Where am I? Hospital? I know I came here to have my borgchild… Not the planned date but something went dreadfully wrong. 6 weeks before I planned his arrival. Yes. Where is he? Is he also here? Yes, this is a hospital but where are the other patients? I am in a room. There’s a television above my head. Masterchef. Ha. Comforting. The lights are dimmed down. To my right is large window taking up the entire wall. I look out and see nurses at some sort of station. The fluorescent light makes them gleam neon as they sip their coffee and share life anecdotes. Where is my light? Where is my coffee? Where is my life? The tube in my nose is sickeningly intrusive and I want it out. It feels as though it’s too far up my nostril and panic sets in. I start lifting the bottom half of my left leg to draw some sort of attention to my plight. It actually moves. They sip their coffee. They pair off. Tears stream down my dry cheeks as I try to kick the edge of my bed. I have to get this pipe out. Part of it brushes against the corner of my lip and I try to usher it with my tongue towards my teeth. I will bite this fucker out. I succeed and the tube is between my teeth. With every ounce of my dwindling sanity, I pull the tube out and the ooze creates trails of victory down my neck. I think I smiled. Relief. The wretched machines start to beep and a rickety old nurse rushes into my dark room screaming at me. She is upset. She menacingly shoves the tube back up my nose and I have never felt so helplessly violated in my entire life. She continues to scream at me as I cry and cry and cry… She leaves in a huff. I had no voice. I had no option.
I had no means to defend myself. No weapon. Is this humanity? Alone. Useless. Petrified. Where is the man with the colourful shirt? So alone. Masterchef. Sleep.
Voices. Another language. That’s not English. What is it? I open both of my eyes but can only grasp my surroundings with the left one. The right is in denial and wants to lavish sleep’s embrace. Three black spots. Still on the wall. Can one of you bastard nurses please clean that spot? There’s three of them around my bed. They start removing the sheets and my gown. I am to be bathed. The moving bits of my body are now my eyelids, my lips, my tongue and a little bit of my left leg. Nothing else complies to my need to run. I want to run. I just lie there. They carefully push me over onto my side, mindful not to obstruct the many tubes, pipes and machines attached to my body. This is not my body. I realise this now. I merely live in it. It has abandoned me. Betrayed me. My heavy torso is resting on a needle entry point in my right arm. It hurts so much but I have no voice. There is a warm cloth on my back and it feels divine. Contrasting feelings and I decide to let the warmth take precedence over the prickling pain. The soap smells like home. What is home? Where is home? The nurses are merrily chatting along, bathing my useless body while my mind wonders what my name actually is. Who am I? They complete their task and leave me there. Clean, confounded, catatonic. Masterchef is still playing.

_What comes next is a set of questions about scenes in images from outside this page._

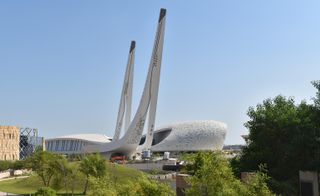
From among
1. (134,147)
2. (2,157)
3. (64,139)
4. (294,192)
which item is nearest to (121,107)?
(134,147)

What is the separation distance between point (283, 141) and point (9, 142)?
62167 millimetres

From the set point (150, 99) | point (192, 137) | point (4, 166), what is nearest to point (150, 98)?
point (150, 99)

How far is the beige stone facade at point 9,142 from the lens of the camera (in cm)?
7601

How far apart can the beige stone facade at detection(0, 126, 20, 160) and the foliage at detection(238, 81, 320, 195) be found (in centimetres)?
5786

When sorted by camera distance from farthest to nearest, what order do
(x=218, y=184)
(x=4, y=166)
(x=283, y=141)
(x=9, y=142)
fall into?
1. (x=9, y=142)
2. (x=4, y=166)
3. (x=283, y=141)
4. (x=218, y=184)

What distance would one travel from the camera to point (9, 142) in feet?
254

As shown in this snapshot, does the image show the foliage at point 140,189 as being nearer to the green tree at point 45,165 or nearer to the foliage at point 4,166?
the green tree at point 45,165

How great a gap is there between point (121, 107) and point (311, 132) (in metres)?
62.3

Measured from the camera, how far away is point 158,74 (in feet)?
226

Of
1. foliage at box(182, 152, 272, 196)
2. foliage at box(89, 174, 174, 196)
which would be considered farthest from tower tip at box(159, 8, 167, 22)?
foliage at box(182, 152, 272, 196)

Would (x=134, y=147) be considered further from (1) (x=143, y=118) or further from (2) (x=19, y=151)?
(2) (x=19, y=151)

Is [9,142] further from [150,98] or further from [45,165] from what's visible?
[45,165]

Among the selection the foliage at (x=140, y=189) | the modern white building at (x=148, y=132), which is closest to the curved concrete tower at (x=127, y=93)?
the modern white building at (x=148, y=132)

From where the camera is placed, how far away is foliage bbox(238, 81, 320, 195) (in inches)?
874
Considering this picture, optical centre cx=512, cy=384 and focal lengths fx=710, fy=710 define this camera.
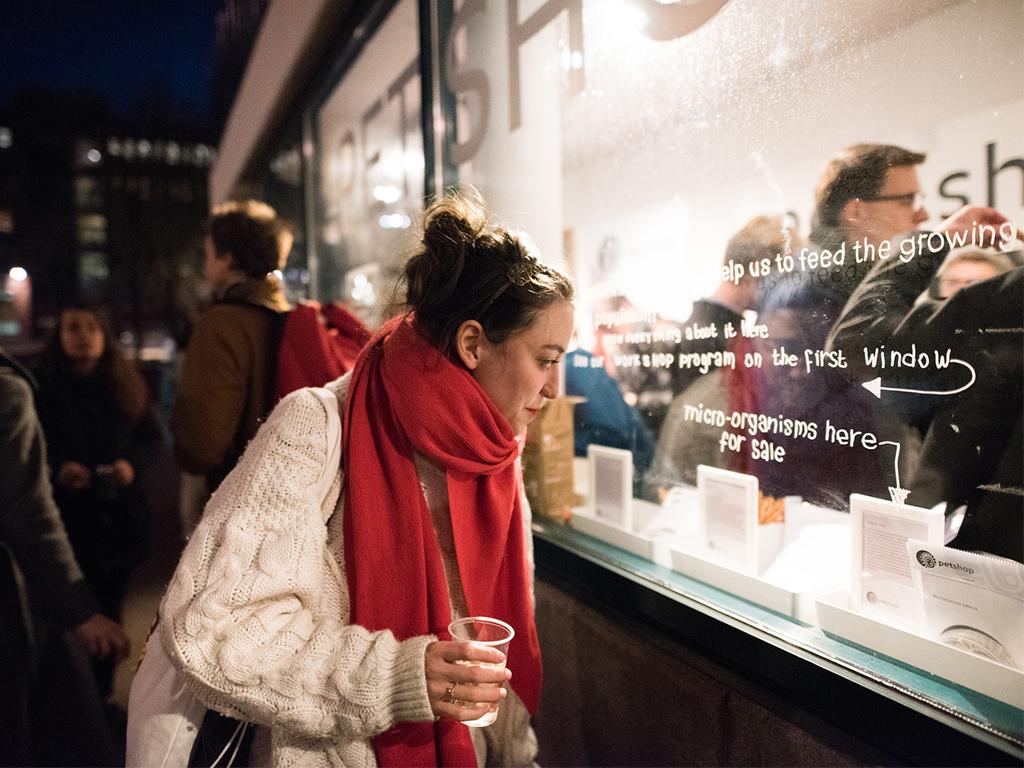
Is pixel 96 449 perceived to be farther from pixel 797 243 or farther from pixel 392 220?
pixel 797 243

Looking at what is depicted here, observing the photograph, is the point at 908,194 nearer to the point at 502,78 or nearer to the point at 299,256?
the point at 502,78

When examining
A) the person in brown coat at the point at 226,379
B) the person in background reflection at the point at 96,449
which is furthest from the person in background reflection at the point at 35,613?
the person in background reflection at the point at 96,449

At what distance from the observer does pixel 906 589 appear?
140 centimetres

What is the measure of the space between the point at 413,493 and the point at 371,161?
3.87 metres

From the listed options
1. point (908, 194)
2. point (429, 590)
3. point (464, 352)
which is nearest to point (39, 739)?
point (429, 590)

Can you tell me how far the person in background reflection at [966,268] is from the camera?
4.21 ft

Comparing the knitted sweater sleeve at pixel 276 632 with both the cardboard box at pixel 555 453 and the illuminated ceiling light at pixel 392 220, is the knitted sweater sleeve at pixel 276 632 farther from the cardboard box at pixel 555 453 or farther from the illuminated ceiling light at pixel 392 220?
the illuminated ceiling light at pixel 392 220

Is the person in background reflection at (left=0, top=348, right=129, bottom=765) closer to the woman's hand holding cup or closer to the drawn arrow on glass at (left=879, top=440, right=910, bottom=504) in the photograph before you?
the woman's hand holding cup

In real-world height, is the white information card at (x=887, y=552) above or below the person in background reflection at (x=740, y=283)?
below

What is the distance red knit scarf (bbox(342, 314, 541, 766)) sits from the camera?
1316 mm

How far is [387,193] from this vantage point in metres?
4.52

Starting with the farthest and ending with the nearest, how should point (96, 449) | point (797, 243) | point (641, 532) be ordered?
point (96, 449)
point (641, 532)
point (797, 243)

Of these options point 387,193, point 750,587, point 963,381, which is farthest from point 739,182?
point 387,193

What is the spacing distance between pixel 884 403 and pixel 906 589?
38cm
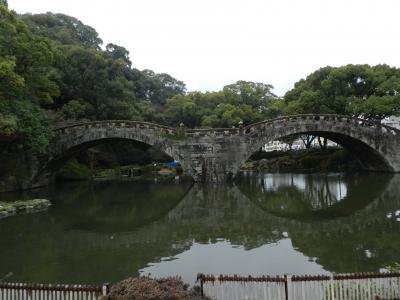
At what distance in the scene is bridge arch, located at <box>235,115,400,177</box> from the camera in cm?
3041

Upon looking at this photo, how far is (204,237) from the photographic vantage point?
12.4 m

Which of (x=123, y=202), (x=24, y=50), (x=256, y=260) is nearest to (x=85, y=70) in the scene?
(x=24, y=50)

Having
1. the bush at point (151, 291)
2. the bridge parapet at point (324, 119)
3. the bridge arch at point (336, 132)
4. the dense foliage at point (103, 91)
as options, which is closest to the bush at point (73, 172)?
the dense foliage at point (103, 91)

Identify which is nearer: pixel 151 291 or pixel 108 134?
pixel 151 291

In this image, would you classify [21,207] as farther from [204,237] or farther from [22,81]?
[204,237]

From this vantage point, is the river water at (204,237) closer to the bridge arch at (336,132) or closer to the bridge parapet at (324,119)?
the bridge arch at (336,132)

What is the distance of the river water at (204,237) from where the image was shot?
9078mm

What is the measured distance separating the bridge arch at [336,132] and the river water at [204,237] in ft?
32.6

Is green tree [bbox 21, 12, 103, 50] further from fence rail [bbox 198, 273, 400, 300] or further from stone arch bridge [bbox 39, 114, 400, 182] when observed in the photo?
fence rail [bbox 198, 273, 400, 300]

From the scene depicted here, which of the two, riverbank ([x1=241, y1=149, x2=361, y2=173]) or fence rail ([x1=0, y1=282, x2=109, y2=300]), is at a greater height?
riverbank ([x1=241, y1=149, x2=361, y2=173])

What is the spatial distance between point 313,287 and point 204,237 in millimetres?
6646

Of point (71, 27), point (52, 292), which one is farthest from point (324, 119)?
point (71, 27)

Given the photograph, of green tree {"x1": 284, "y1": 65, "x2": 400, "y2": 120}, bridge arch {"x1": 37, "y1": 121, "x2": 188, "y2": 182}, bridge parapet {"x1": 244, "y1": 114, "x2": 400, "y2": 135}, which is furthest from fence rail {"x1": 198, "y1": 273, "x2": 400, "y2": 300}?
green tree {"x1": 284, "y1": 65, "x2": 400, "y2": 120}

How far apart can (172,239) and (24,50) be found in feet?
62.8
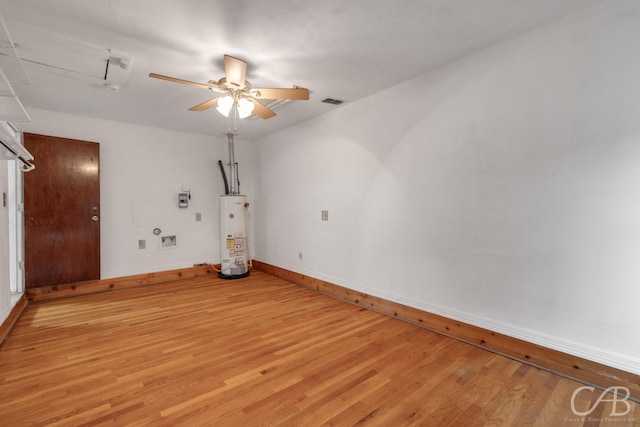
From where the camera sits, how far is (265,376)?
217 cm

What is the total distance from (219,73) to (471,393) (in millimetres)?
3552

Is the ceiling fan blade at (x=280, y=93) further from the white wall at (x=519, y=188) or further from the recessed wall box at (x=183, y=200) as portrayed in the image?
the recessed wall box at (x=183, y=200)

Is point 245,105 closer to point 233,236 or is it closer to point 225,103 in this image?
point 225,103

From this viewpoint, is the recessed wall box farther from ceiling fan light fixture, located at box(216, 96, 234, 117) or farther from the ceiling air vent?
the ceiling air vent

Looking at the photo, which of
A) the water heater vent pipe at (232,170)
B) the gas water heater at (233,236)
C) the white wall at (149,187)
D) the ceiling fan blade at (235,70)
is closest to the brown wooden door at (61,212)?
the white wall at (149,187)

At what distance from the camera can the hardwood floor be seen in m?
1.77

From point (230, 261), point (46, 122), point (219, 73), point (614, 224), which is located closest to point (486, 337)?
point (614, 224)

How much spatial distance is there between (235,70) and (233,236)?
3.45 meters

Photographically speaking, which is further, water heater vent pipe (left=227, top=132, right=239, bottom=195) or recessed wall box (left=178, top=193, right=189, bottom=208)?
water heater vent pipe (left=227, top=132, right=239, bottom=195)

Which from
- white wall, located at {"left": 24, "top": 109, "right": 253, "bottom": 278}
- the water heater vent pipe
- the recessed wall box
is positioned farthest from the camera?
the water heater vent pipe

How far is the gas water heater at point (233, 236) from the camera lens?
525cm

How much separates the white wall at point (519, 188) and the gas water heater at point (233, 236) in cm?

My body was so drenched in pain at this point that sanity was a fleeting, floral memory. On the other end, I was starting to come to my senses. A modicum of emotion was exaggerated by my rebooted brain. I long to properly describe the utter ineptitude of self I felt. Defeat in a fight I did not know I was a part of. This pain, the proof of my existence. This bed, the vessel of my healing. This body, not mine to call my own anymore.